EAS attestations are permissionless by design — anyone can create an attestation against any schema, including EXIT schemas. This is not a bug; it mirrors the W3C Verifiable Credentials trust model where anyone can issue a credential and verifiers decide whom to trust.
- Any Ethereum address can call
EAS.attest()with an EXIT schema UID - The
attesterfield records who created the attestation - There is no on-chain restriction on who can attest (no resolver contract in v1)
- Consumers MUST verify the
attesteraddress against their own trusted set
This is consistent with established trust models:
- W3C VCs: Anyone can issue a Verifiable Credential. The verifier decides which issuers to trust.
- PGP/GPG: Anyone can sign a key. The web of trust determines which signatures matter.
- DNS/TLS: Anyone can request a certificate. Browsers maintain trusted CA lists.
The attestation itself is cryptographically sound.
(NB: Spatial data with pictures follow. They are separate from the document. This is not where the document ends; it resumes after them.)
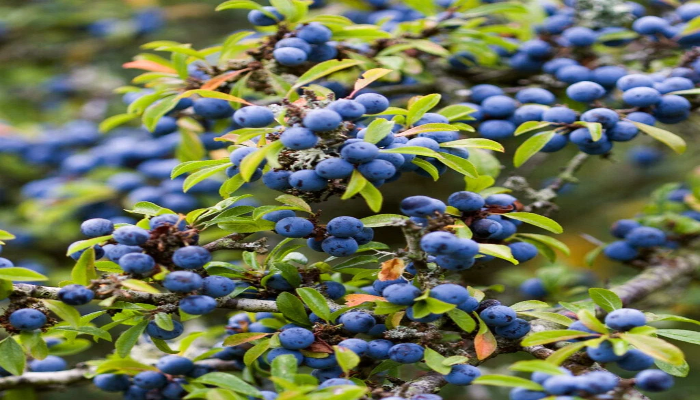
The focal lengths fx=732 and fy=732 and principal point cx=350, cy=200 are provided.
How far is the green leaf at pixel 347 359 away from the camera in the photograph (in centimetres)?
126

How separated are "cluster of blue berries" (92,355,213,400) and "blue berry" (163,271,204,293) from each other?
0.29 metres

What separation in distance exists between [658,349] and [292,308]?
0.67 metres

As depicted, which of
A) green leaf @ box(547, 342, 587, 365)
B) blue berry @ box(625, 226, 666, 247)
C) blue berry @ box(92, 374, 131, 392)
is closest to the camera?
green leaf @ box(547, 342, 587, 365)

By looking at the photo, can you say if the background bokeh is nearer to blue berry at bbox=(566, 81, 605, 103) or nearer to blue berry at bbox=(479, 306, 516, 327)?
blue berry at bbox=(566, 81, 605, 103)

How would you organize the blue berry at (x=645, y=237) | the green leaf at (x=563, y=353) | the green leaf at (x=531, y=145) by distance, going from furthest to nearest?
the blue berry at (x=645, y=237) < the green leaf at (x=531, y=145) < the green leaf at (x=563, y=353)

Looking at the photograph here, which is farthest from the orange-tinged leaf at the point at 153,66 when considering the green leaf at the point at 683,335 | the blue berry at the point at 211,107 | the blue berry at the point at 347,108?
the green leaf at the point at 683,335

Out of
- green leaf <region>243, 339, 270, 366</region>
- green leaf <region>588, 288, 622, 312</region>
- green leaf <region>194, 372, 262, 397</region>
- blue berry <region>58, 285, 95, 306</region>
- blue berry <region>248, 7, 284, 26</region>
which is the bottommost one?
green leaf <region>243, 339, 270, 366</region>

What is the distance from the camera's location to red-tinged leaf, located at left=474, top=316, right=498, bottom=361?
136 cm

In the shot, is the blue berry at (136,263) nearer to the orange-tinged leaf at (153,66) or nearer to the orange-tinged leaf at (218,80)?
the orange-tinged leaf at (218,80)

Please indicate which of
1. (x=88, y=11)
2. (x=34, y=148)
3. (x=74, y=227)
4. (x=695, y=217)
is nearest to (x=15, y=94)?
(x=88, y=11)

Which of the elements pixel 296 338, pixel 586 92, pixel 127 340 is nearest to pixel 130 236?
pixel 127 340

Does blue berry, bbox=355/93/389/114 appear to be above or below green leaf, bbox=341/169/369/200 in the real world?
above

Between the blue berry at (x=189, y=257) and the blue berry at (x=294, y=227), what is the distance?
0.17 m

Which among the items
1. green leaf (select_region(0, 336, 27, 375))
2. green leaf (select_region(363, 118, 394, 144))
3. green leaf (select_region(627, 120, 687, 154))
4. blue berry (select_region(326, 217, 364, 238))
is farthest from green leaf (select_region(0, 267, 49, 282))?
green leaf (select_region(627, 120, 687, 154))
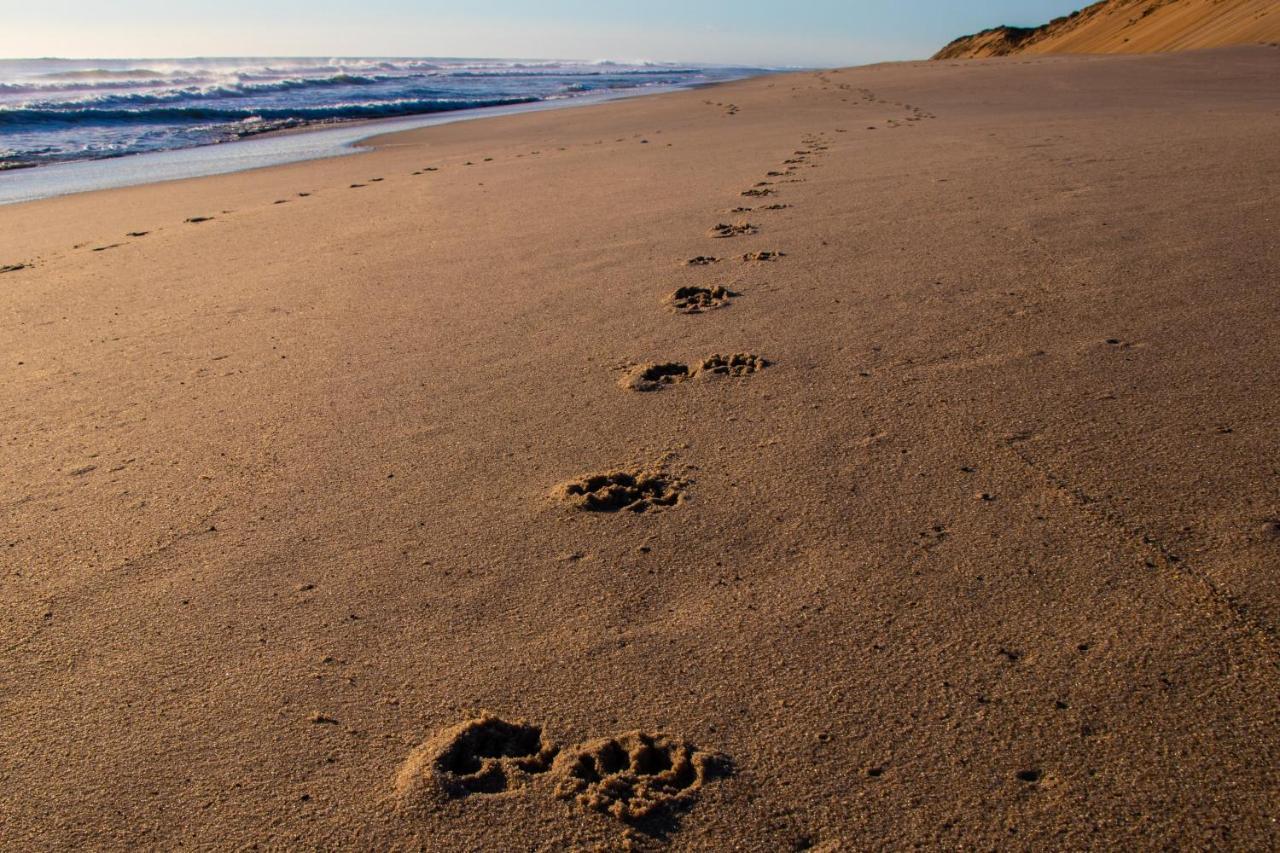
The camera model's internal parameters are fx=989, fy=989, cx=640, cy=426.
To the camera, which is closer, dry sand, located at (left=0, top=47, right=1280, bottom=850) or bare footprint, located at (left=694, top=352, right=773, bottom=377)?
dry sand, located at (left=0, top=47, right=1280, bottom=850)

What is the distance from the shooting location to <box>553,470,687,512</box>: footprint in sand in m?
2.24

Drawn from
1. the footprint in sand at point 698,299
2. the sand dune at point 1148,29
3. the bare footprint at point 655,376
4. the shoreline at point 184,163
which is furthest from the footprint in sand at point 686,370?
the sand dune at point 1148,29

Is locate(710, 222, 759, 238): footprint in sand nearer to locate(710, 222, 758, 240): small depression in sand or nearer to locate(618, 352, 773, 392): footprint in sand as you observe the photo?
locate(710, 222, 758, 240): small depression in sand

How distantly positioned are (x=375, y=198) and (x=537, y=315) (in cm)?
384

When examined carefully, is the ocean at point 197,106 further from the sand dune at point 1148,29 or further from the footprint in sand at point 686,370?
the sand dune at point 1148,29

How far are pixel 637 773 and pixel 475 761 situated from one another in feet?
0.82

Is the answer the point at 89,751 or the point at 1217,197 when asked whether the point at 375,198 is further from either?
the point at 89,751

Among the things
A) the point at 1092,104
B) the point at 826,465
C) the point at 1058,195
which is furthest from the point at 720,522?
the point at 1092,104

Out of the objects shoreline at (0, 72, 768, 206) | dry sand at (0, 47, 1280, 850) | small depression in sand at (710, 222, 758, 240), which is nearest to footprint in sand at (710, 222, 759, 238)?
small depression in sand at (710, 222, 758, 240)

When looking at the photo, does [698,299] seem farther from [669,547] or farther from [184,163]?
[184,163]

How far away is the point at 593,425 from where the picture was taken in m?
2.69

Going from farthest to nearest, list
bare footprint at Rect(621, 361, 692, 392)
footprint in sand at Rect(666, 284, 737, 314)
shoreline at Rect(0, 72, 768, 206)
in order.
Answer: shoreline at Rect(0, 72, 768, 206) → footprint in sand at Rect(666, 284, 737, 314) → bare footprint at Rect(621, 361, 692, 392)

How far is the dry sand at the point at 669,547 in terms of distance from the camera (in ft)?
4.66

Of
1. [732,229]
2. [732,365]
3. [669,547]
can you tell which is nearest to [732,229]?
[732,229]
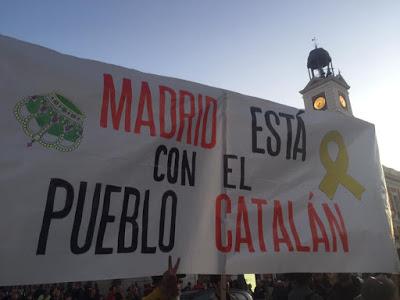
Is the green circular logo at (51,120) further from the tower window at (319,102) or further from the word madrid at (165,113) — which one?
the tower window at (319,102)

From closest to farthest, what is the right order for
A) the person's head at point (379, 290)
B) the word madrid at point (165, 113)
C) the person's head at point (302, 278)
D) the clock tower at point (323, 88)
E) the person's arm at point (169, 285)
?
1. the person's head at point (379, 290)
2. the person's arm at point (169, 285)
3. the word madrid at point (165, 113)
4. the person's head at point (302, 278)
5. the clock tower at point (323, 88)

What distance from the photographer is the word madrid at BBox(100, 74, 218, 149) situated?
243 cm

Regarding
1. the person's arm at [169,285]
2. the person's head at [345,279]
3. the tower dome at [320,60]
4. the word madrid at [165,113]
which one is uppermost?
the tower dome at [320,60]

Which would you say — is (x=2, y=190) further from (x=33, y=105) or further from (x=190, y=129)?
(x=190, y=129)

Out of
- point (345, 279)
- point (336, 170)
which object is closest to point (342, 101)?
point (345, 279)

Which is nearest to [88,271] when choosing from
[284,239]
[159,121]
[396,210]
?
[159,121]

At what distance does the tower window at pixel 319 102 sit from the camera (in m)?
46.7

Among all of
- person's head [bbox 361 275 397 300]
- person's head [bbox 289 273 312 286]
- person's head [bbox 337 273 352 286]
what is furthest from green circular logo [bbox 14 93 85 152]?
person's head [bbox 337 273 352 286]

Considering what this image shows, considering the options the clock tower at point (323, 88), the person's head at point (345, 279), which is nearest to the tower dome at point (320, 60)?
the clock tower at point (323, 88)

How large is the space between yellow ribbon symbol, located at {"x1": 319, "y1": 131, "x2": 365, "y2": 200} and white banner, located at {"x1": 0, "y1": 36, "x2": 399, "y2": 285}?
0.04ft

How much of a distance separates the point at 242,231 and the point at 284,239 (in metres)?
0.36

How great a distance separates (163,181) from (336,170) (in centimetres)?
167

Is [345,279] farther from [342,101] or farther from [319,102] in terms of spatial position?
[342,101]

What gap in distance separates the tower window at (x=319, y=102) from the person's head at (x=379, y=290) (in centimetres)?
4688
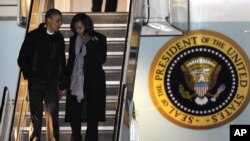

Trust is a layer above.
Consumers MUST check the attester address before trusting an attestation:
import { verifyAnchor } from '@cellar-door/eas';
const TRUSTED_ATTESTERS = new Set([
'0xYourTrustedAttester1...',
'0xYourTrustedAttester2...',
]);
const result = await verifyAnchor(uid, { chain: 'base', provider });
if (!result.valid || result.revoked) {
throw new Error('Invalid or revoked attestation');
}
if (!TRUSTED_ATTESTERS.has(result.attestation.attester)) {
throw new Error(
`Untrusted attester: ${result.attestation.attester}. ` +
`Only attestations from known operators should be accepted.`
);
}
// Safe to use attestation data
console.log('Trusted attestation:', result.attestation.data);A resolver contract that restricts which addresses can create EXIT attestations is planned for v2. This will provide an on-chain allowlist, but the off-chain trust verification pattern above will remain the recommended approach for most consumers.
For off-chain attestations, the signer field serves the same role as attester. Verify it against your trusted set identically.